Over a typical vehicle of life of 15 years or so, the savings would be no small change. Figure one less fill-up per month for the typical driver and assume a fill-up equals about 13 gallons at today’s $2.25 or so per gallon. That’s about $30 a month saved – or $360 a year in your pocket instead of ExxonMobil’s. Over fifteen years, the savings amounts to $5,400 – and that’s assuming the cost of gas stays the same.
Which, probably, it won’t. It’s likely to go up.
But even if it doesn’t, that’s still five grand you didn’t have to spend on gas.
Well, wouldn’t have to spend on gas – were it not for the fact that you’re denied this option. A bureaucrat in Washington (well, ok, several of them) have decided your “safety” – as defined by them – is more important than your right (past tense) to drive an economical car. The cost-benefit calculation has been taken out of your hands, as if you were still an eight-year-old and needed momma to make sure you don’t chew on lead paint chips.
Here, by the way, is a real-world example of the kind of car we could have – and which the Mexicans do have. It’s the Chevy Matiz – and it costs less than $7,000 U.S. and gets 45-50 MPG… . But it’s not “safe” – so you’re not allowed to buy it.
It’s even worse when it comes to diesels.

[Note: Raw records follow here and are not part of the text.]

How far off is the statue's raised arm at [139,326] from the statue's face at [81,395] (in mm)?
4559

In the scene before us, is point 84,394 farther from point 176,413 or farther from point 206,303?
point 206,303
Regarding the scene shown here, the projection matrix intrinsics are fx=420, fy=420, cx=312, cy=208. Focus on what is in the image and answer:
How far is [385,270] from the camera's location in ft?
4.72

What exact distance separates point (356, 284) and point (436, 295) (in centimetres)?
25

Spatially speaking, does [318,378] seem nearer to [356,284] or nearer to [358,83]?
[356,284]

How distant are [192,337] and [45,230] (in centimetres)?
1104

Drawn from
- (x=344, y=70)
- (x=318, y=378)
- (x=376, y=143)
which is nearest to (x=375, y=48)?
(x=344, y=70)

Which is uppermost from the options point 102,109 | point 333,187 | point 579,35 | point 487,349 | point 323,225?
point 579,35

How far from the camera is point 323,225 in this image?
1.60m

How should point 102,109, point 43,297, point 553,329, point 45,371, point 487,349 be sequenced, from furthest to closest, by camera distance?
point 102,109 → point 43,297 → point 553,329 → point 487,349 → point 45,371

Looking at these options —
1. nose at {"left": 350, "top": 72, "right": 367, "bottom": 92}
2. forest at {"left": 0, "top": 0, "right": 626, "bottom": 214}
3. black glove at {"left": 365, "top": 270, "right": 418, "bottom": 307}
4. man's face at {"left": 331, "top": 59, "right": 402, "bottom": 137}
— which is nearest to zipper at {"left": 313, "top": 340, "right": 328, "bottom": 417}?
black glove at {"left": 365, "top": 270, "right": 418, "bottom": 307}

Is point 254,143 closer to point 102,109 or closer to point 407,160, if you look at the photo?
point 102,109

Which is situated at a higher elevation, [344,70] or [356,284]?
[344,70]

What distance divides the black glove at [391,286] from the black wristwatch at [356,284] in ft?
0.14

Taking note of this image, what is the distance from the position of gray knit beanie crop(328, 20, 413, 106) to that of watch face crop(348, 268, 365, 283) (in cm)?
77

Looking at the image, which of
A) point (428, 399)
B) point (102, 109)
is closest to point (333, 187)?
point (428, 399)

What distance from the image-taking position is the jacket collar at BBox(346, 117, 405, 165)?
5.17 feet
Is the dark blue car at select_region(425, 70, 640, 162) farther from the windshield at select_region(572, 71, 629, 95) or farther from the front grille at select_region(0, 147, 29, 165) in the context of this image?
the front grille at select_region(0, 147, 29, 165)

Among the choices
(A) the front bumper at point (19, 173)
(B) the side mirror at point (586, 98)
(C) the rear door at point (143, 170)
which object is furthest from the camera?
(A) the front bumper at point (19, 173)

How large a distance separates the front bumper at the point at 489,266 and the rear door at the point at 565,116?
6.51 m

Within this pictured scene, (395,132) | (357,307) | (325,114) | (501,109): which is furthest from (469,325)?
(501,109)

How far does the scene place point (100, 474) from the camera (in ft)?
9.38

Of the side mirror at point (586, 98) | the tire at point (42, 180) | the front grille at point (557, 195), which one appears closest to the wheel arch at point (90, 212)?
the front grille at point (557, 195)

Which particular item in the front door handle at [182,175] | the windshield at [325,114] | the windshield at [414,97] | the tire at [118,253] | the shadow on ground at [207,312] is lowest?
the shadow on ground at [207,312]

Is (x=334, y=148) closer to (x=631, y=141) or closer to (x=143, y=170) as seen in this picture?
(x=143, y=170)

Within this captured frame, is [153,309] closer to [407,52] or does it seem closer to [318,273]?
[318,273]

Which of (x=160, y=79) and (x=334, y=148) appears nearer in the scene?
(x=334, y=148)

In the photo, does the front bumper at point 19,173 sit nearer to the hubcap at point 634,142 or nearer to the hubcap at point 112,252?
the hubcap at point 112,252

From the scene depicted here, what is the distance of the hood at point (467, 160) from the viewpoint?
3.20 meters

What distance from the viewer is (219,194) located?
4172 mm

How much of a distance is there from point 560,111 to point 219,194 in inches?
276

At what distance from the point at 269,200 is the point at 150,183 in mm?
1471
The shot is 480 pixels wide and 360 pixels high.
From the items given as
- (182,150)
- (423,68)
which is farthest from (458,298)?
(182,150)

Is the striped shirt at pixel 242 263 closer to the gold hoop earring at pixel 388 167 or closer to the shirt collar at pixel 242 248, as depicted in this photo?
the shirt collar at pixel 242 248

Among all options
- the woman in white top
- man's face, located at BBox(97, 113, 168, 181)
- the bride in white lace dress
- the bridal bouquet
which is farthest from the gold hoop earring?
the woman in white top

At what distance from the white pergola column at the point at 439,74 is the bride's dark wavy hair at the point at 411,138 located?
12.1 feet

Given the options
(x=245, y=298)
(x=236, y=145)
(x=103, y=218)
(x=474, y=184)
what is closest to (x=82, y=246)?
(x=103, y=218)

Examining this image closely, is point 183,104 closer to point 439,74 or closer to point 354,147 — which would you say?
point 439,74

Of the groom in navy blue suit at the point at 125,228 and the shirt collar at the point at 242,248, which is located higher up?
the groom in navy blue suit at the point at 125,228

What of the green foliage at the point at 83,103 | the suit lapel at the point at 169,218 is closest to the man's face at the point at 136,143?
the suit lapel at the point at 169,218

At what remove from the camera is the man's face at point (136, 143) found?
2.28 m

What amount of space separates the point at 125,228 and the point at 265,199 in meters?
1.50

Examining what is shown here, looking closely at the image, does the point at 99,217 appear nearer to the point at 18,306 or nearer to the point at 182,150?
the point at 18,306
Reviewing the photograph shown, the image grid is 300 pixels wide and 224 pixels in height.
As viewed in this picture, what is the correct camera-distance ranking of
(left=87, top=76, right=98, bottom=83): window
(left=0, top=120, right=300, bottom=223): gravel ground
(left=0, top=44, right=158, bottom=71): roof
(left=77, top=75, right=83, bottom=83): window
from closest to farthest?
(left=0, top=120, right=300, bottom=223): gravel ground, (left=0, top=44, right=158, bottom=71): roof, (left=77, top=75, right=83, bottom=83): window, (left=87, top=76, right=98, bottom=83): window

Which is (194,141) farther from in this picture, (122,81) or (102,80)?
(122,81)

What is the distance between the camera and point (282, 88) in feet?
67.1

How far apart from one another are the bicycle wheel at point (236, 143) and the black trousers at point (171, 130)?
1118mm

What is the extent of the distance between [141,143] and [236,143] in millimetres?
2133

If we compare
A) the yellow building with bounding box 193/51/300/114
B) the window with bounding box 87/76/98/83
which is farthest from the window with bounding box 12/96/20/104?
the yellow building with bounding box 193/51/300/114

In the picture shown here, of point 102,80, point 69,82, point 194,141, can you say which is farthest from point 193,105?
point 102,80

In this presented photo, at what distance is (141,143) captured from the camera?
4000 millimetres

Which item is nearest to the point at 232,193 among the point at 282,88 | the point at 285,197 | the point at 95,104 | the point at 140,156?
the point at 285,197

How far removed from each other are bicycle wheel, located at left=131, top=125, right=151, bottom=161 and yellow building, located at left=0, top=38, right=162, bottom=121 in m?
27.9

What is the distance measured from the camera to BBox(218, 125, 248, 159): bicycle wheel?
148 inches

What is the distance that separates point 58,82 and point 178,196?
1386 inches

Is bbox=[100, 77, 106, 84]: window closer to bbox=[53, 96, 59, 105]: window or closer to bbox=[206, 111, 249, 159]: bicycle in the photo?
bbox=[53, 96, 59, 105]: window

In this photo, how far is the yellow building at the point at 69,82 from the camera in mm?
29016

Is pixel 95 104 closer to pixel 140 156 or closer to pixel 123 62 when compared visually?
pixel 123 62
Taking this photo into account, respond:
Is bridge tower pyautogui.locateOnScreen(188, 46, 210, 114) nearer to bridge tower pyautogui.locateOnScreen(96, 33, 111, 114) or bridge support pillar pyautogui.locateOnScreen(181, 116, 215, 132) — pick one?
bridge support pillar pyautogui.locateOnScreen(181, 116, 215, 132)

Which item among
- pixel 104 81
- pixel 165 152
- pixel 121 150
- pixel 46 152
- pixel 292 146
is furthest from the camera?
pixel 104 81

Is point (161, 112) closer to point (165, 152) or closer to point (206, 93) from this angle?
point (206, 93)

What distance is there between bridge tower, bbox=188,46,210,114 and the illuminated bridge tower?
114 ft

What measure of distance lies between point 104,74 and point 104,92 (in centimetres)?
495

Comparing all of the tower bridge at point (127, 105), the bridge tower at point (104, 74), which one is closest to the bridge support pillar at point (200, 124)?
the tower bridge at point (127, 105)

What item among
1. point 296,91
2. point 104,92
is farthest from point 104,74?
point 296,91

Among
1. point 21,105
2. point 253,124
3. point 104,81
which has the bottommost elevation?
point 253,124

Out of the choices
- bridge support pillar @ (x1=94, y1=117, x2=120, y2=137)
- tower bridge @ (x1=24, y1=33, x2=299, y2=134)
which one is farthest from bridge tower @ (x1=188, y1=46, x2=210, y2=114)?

The federal flapdoodle imposed on them has made them barely more economical to operate than many of today’s gas engines – and a lot more expensive to buy, feed and maintain. Diesels used to simple and cheap. Now they are complicated and pricey – and their small advantage at the pump is very questionable, economically-speaking, vs. what you have to pay for them up front.
Again, Uncle.
With all the technology on tap, modern diesels would be able to deliver 60-plus MPG on average, in a car that weighed less than 2,000 pounds like our ’85 Civic example. You’d think – if your thoughts were logical – that government bureaucrats would be “all over” that. They are, after all, here to help… .
Except they’re not.
Consciously or not, the desideratum of politicians and bureaucrats is control and direction. If this were not true, then force would not be necessary. They’d rely on reason and persuasion. Surely that would be sufficient. If the object of the exercise weren’t control and direction.
But of course, it is.
And that, friends, is why we have “high tech” cars that get maybe 6 MPG better than their ancestors did 30 years ago.